US stocks meanwhile inched a little higher, encouraged by President Donald Trump saying Washington could ease sanctions on Chinese telecoms equipment maker ZTE.
This soothed some investor nerves which had been rattled by fears of conflict over trade and new sanctions against Iran.
“Global trade uncertainty is festering but comments and developments pertaining to US and Chinese tensions are relatively positive,” said analysts at the Charles Schwab brokerage.
Across Europe, London’s FTSE 100 fell 0.2% to close at 7,710.98; Milan’s FTSE MIB was up 0.3% at 24,221, Frankfurt’s DAX 30 was down 0.2% at 12,977.71, while Paris’ CAC 40 closed flat at 5,540.68.
In Italy, a deeply eurosceptic far-right party and an anti-establishment group are set to unveil later yesterday a coalition government agreement and name a new prime minister, following two months of political deadlock.
The leaders of the anti-immigrant League party and the Five Star Movement will meet the Italian president to share details of a government programme for the eurozone’s third largest economy.
Investors will be keeping a close eye on US-China trade discussions, with President Xi Jinping’s top economics official and Vice Premier Liu He visiting Washington.

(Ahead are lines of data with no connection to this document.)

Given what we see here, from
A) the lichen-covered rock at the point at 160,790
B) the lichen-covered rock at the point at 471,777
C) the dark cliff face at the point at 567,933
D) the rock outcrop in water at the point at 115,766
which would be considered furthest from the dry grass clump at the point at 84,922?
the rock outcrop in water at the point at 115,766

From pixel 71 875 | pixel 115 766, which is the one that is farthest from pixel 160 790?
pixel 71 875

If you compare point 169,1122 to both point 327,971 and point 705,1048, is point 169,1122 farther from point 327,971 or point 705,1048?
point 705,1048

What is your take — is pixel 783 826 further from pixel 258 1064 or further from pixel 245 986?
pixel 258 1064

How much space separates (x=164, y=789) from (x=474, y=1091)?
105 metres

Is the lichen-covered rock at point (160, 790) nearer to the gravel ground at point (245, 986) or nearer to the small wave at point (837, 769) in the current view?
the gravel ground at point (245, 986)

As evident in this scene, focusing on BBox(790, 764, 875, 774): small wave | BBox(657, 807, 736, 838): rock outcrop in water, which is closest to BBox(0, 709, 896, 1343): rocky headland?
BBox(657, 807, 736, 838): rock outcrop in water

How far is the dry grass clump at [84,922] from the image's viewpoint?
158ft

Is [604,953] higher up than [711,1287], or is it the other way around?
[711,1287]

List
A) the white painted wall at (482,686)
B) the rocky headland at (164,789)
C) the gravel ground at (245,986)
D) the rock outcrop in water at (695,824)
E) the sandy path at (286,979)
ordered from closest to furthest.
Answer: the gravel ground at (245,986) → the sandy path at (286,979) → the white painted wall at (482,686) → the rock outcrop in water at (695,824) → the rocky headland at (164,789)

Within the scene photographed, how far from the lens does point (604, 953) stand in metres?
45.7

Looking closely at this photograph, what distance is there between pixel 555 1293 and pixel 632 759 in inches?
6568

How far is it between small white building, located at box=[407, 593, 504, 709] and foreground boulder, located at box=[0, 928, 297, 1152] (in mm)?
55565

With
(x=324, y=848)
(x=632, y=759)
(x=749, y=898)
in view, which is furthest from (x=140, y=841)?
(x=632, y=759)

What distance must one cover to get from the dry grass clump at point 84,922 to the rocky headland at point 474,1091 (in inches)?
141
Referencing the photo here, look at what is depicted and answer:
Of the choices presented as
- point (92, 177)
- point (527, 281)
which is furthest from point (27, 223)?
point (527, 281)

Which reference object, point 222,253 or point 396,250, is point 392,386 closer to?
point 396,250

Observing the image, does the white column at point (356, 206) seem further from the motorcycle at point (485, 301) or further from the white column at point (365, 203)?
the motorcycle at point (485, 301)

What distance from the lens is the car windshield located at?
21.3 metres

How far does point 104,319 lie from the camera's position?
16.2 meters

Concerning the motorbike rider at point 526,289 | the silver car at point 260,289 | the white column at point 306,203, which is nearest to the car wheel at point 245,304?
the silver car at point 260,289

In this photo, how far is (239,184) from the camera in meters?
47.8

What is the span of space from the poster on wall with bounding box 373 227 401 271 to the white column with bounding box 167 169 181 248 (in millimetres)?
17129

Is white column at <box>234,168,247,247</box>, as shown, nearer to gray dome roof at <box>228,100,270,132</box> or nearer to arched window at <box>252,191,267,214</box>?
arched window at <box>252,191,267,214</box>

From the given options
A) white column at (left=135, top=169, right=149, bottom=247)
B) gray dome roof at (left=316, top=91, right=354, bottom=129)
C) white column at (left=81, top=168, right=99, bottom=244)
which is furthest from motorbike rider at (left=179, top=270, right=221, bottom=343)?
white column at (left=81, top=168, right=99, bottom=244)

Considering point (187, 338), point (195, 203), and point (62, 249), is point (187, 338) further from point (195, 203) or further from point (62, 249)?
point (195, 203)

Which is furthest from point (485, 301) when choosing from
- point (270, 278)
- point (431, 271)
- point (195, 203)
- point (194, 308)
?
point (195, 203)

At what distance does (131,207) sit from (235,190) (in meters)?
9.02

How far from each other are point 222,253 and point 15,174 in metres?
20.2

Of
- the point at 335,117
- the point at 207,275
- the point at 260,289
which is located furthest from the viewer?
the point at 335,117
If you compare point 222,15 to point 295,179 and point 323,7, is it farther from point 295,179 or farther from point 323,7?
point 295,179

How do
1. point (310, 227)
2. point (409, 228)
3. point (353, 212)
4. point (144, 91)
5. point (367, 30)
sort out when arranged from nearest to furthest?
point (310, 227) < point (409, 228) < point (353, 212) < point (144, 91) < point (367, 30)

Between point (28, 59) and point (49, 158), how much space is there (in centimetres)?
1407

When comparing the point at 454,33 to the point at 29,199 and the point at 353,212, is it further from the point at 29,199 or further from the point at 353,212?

Hopes that the two sides can avert a trade war were boosted on Sunday when US President Donald Trump said he was working with Xi to prevent telecom giant ZTE from going out of business after it was hit by a US sales ban.
The US leader tweeted that he had asked officials to come up with a rescue plan, saying too many jobs were at risk, seeming to offer an olive branch.
“Global trade tensions remain in focus but comments and developments regarding the US and Chinese relations appear to be fostering some cautious optimism,” Charles Schwab analysts said in a note.